Via Andrew Sullivan this morning, I stumbled across this interesting infographic that displays relative gas consumption, both on a per-state and per-capita basis. Like everyone I have been watching the unfolding disaster in the Gulf of Mexico with the sort of horrified fascination usually reserved for car accidents. In the end it’s all about our own addiction to oil– but are some areas of the country more addicted than others? Are the differences class-based, culture-based, or geographically-based? These are some of the things which the chart hints at very nicely. But as usual, there are issues.
Just to get a little Freshman-year-art-school here on the chart, it’s lovely. But why choose those three colors? Are they related somehow? They’re a secondary triad, if you call that orange. Do they posess some signifying characteristics in our culture, like, say, stoplight colors green-yellow-red? No, not really. If they were green-yellow-red then at least there would be a built-in coding of the information along lines we are used to. I saw a similar approach in color-coding food to teach children about nutrition and calorie intake, where foods were classified as green, yellow, or red according to how freely you could eat them without thinking about the consequences. Vegetables were green, fruits were yellow, and carbs, fats, and sugars were red.
It’s useful when doing a chart like this to set up colors which are related but vary along one attribute, either light-to-dark, warm-to-cool, or saturated-to-dull, to better communicated degrees of amount. One side effect of this is usually to make the chart more useful to people who are color blind. I know a couple people with this problem, and it’s made me more aware of the situation. Just for fun, I’ve desaturated the image so you can get a vague idea of how someone with sever color blindness might see it (it’s not an accurate representation by any means but you get the idea):
You can see how, really, all three colors are fairly close in value– that is, they differ by hue but not very much by brightness.
I also wonder about the bar graph along the bottom. When something is made of discrete units, and the units are color-coded in that manner, we ususally expect the color coding to signify units of different types which together comprise a set.
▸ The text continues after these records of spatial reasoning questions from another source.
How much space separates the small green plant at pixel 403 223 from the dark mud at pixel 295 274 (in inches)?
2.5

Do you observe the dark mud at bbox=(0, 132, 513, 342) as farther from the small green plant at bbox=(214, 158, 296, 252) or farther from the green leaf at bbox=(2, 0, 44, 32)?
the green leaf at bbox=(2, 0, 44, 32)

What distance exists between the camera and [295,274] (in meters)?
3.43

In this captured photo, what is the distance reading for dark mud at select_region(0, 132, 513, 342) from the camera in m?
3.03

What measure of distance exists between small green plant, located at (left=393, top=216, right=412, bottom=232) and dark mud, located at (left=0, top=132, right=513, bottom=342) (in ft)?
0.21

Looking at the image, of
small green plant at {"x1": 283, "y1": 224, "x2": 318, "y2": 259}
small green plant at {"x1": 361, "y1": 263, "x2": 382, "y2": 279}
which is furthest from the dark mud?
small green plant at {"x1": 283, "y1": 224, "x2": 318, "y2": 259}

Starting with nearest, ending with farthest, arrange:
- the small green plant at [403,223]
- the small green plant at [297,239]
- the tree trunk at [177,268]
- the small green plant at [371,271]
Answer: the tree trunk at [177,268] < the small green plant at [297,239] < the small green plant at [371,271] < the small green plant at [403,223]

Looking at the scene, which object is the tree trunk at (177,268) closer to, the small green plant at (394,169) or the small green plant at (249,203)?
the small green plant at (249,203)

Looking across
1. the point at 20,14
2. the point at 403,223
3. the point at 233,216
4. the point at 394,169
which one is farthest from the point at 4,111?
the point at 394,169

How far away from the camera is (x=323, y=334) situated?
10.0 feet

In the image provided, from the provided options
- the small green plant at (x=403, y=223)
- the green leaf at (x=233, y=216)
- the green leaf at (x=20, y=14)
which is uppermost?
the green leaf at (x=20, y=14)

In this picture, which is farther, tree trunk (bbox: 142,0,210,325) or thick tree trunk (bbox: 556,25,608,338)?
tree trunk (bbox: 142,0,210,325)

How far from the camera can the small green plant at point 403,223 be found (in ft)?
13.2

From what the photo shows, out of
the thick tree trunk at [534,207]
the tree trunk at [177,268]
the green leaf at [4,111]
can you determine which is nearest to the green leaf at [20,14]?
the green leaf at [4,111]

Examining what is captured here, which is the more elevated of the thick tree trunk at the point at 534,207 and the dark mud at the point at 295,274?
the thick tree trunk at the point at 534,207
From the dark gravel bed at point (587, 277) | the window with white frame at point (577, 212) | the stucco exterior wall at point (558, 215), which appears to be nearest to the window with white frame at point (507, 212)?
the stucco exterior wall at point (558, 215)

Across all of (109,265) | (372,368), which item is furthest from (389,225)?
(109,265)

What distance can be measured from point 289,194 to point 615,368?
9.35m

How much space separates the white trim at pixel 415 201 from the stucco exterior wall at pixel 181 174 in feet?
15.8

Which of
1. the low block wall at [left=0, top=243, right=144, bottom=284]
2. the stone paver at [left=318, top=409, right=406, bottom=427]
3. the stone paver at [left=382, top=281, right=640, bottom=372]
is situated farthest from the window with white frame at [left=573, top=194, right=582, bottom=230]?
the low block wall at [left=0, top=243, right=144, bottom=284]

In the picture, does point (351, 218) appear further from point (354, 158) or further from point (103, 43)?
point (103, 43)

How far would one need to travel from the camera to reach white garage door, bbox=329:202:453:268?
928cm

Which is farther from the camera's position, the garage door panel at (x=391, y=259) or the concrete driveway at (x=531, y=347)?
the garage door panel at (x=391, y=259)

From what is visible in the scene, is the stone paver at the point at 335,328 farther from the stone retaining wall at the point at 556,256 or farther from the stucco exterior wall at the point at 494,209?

But here each circle denotes one barrel of oil, and they are differentiated by a fairly arbitraty quantity of nine barrels– anything below that is green, or “low”, and anything above is coded as “moderate”, with another, more sensible marker at the “average” point of 11, and anything above that marked as “high.” So I might read my own state as having eight barrels of green oil and one barrel of purple oil.
Since the only real metric being displayed here is quantity, a simple bar graph might suffice. Since the boundaries between low, moderate, and high are fairly arbitrary anyway, it might do to make each bar gradiated a bit for emphasis, but to me the dots are just misleading.
I’ve seen a lot of state-by-state graphs lately that use size to illustrate quantity. Some are more successful than others. This one suffers from lack of context. Many of the states appear relatively the same size as in a normal map. If a state uses ten percent more oil than average, should it be only ten percent larger? Or should the deviations from the mean be exaggerated to more easily see them?
One quick fix would be to put an outline-only map of the U.S. at its normal proportions underneath the size-adjusted, filled-in states. This would give us an immediate point of reference not only for the newly-adjusted relative sizes between states, but also for each state’s adjusted size vs. its normal size.